Le résultat est la même catégorie de réponse qu'une grande entreprise paie un cabinet Big-4 pour produire : une marge nette pleinement chargée pour chaque client, produit et canal, et la vue en courbe de la baleine qui les classe du plus rentable au moins rentable. Elle est défendable devant un conseil, un prêteur ou un acquéreur, parce que chaque chiffre se rattache aux comptes audités. La rigueur n'est pas diluée du fait d'être livrée à une entreprise plus petite ; elle est simplement rendue abordable.
CostCtrl : le moteur de costing à l'échelle et au prix d'une PME
Une bonne méthode a tout de même besoin d'un moteur pour tourner, et c'est là que le marché historique a le plus manqué la PME. Les plateformes de costing d'entreprise sont puissantes mais ont été conçues pour un autre acheteur : leur coût de licence, leur délai de mise en oeuvre et leur charge administrative présupposent tous une organisation qui traite la comptabilité analytique comme un département permanent. CostCtrl existe pour livrer la même discipline de modélisation sans ce poids.
CostCtrl industrialise le calcul TDABC : taux de coût de capacité, consommation par équation de temps, reporting de capacité inutilisée, et les vues de rentabilité et de courbe de la baleine sur lesquelles le management agit. Il est alimenté par les données qu'une PME possède déjà, un export d'ERP, un fichier comptable SAF-T, des extractions de paie et de logistique, plutôt que par une intégration sur mesure qu'il faudrait d'abord commander.
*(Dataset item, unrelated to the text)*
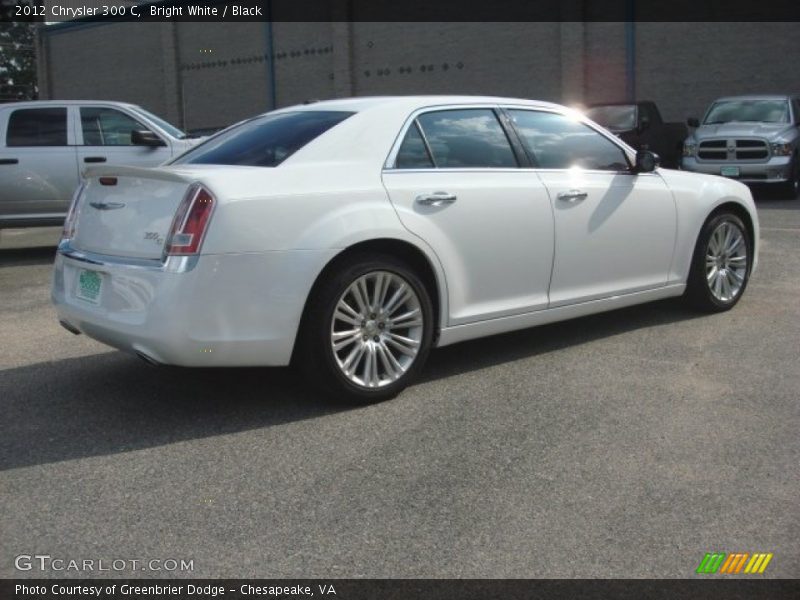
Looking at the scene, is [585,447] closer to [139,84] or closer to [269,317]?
[269,317]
Parce que le modèle est un logiciel et non un tableur, il se rafraîchit chaque mois d'une simple pression de bouton au lieu de mourir en fichier statique dès que son auteur est occupé.
La comparaison ci-dessous est la forme honnête du marché, et la position que CostCtrl a été conçu pour occuper.
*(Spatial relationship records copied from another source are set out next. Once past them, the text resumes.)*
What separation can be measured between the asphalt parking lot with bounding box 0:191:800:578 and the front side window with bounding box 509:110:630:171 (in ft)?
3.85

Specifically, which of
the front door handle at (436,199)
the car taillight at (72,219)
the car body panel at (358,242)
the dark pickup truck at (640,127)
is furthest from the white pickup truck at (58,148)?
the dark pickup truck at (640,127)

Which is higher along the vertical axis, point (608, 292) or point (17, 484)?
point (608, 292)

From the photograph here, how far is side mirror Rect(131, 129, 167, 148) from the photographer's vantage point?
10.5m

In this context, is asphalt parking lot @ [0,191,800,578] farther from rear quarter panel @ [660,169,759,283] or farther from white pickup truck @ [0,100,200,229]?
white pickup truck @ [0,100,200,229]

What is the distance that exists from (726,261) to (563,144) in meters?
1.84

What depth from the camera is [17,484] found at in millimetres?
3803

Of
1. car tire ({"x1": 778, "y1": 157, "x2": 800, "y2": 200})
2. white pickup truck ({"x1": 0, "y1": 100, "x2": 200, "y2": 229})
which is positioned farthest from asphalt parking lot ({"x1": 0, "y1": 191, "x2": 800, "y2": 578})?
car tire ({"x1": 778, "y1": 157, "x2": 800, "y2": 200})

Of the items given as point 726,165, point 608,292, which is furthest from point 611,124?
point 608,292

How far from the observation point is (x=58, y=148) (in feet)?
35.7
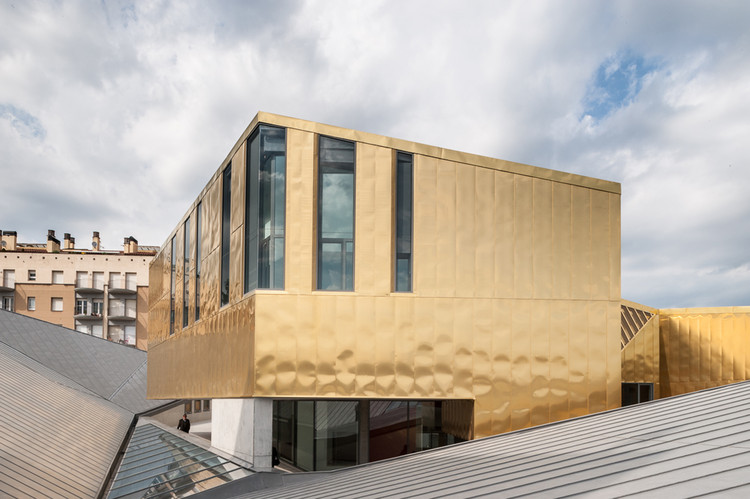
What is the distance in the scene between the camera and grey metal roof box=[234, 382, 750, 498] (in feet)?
19.7

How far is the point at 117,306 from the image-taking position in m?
61.5

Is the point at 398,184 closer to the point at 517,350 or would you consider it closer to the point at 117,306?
the point at 517,350

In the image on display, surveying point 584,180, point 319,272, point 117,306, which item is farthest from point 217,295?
point 117,306

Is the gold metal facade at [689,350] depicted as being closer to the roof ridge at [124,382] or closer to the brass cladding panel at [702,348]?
the brass cladding panel at [702,348]

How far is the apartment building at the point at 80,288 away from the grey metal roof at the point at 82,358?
16.8m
| Voie vers la vérité de rentabilité | Coût typique | Délai typique | Qui finit propriétaire |
|---|---|---|---|
| Mission de conseil Big-4 | Des centaines de milliers à plusieurs millions | De plusieurs mois à plus d'un an | Les consultants ; le modèle repart souvent avec eux |
| Suite de costing d'entreprise (SAP PCM, Oracle HPCM) | Plusieurs millions de licence, plus la mise en oeuvre | De quelques trimestres à plusieurs années | Une équipe interne dédiée de comptabilité analytique |
| Tableur ou intuition | Faible coût de trésorerie, fort coût caché | Permanent, fragile | Une seule personne surchargée |
| TDABC livré sur CostCtrl | Échelle PME, par abonnement | Quelques semaines jusqu'au premier modèle | Votre propre équipe finance, par conception |
L'idée n'est pas que les options d'entreprise soient mauvaises. Pour une véritable multinationale, elles peuvent être le bon choix. L'idée est qu'elles n'ont jamais été dimensionnées pour une PME B2B, et que jusqu'ici rien ne l'était.
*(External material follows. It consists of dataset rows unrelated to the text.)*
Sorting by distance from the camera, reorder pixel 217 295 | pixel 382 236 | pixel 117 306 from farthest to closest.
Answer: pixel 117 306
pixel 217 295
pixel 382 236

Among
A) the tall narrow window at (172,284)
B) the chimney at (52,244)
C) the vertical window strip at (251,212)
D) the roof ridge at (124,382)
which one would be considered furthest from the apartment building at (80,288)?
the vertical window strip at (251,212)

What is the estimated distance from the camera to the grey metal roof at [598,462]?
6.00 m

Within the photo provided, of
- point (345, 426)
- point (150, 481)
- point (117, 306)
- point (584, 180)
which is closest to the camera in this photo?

Pourquoi reconstruire les deux est tout l'enjeu
Bien des prestataires n'offrent qu'une moitié de la réponse. Il y a des consultants qui mènent une étude de coûts à la main, et des éditeurs de logiciels qui vendent une licence et vous laissent trouver la méthode. Ni l'un ni l'autre, seul, ne comble l'écart pour une PME. Une étude menée à la main est un instantané qui vieillit dès sa livraison et coûte trop cher à répéter. Un outil sans méthode est un moyen rapide de produire un chiffre faux avec assurance.
Ce qui fait la différence, c'est de reconstruire les deux ensemble, accordés au même acheteur. La méthode doit pouvoir tourner sur des entrées modestes et des estimations raisonnables, ce que le TDABC permet et l'ABC classique non. L'outillage doit pouvoir être opéré par une petite fonction finance sans spécialiste, ce que CostCtrl permet et une suite d'entreprise non. Quand la méthode et le moteur sont conçus pour la même échelle, le coût total pour atteindre une réponse défendable chute d'un ordre de grandeur, et reste bas à chaque rafraîchissement.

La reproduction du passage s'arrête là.